RSAセキュリティが解説

認証方式は一長一短、「安全性と利便性で評価を」

2009/03/03

 RSAセキュリティは3月3日、認証技術に関する勉強会を開催した。この中で、同社のマーケティング統括本部 プロダクトマーケティングマネージャーの水村明博氏は、複数の認証方式を紹介、比較し、「安全性と利便性の面から評価すべき」と述べた。

 利用している人を特定する「ユーザー認証」はセキュリティの根幹をなす要素の1つだ。PCへのログインやインターネットサービスへのアクセス時など、さまざまなシーンで認証を行うことになる。だが仮に認証が破られ、他人によるなりすましが行われると、重要なデータがのぞき見や流出といったリスクにさらされる可能性がある。また、インターネット上の決済で悪用されれば、金銭的被害を被る恐れもある。

rsa01.jpg RSAセキュリティ マーケティング統括本部 プロダクトマーケティングマネージャー 水村明博氏

 認証の手段として最も広く利用されているのが、文字列を組み合わせた「固定パスワード」だ。だが水村氏は、固定パスワードは解析・推測が容易であり、安全性という面では危ないと指摘する。「それではとパスワードを長くしたり、数字や大文字小文字を取り混ぜたりすると複雑になり、覚えられないためメモに書いて残すことになるが、そうすると漏えいのリスクが生じる。パスワードを忘れたユーザーからの問い合わせが増え、管理面で忙殺されるという問題も生じる」(同氏)。

 オンラインバンキングサービスなどで広く使われているのが、乱数表を用いる「マトリクス認証」だ。これは直感的に利用でき、ユーザーにとっての使いやすさという面では優れているが、強度面で難が残るという。また、マトリクスはWeb上に表示させることが多いため、サーバの連携などでシステムが複雑になりがちという面もあると述べた。

 強度という面で有力視されるのは生体認証(バイオメトリクス認証)だが、生体情報は重要な個人情報に当たると感じ、登録に抵抗を感じるユーザーもいるという。また、PKI(電子証明書)を用いた認証は極めて安全性の高い仕組みだが、システムが複雑になる場合がある。ワンタイムパスワードトークンは、実質的に固定パスワードとの組み合わせとなるため強力だが、紛失や置き忘れが生じた場合は不便を被る。
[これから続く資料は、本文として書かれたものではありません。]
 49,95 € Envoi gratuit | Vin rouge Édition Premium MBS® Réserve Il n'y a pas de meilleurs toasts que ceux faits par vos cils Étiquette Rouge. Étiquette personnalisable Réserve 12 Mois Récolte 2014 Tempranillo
 もう1つの認証手法が「リスクベース認証」だ。これは、利用者の環境や行動パターンを分析し、リスクを判定して必要に応じて認証を課す手法だ。「東京の端末から昼間にアクセスすることが多いはずのユーザーが、ある日、海外の端末からアクセスしてきた」など、普段と異なるパターンでアクセスしてきた場合、追加の認証を行うことで安全性を高める。ただ、例外的な手続きを取る場合、ユーザーは追加認証に必要な答えを記憶しておく必要があるため、「あれ、何を登録しておいたかな?」と頭を悩ませる可能性もあるという。

 いずれにせよ、認証方法を選択する際には、のぞき見や盗聴などさまざまなリスクに対抗する「安全性」、そしてエンドユーザーとシステム部門、両方にとっての「利便性」という2つの相反する要素に留意する必要があると水村氏は述べている。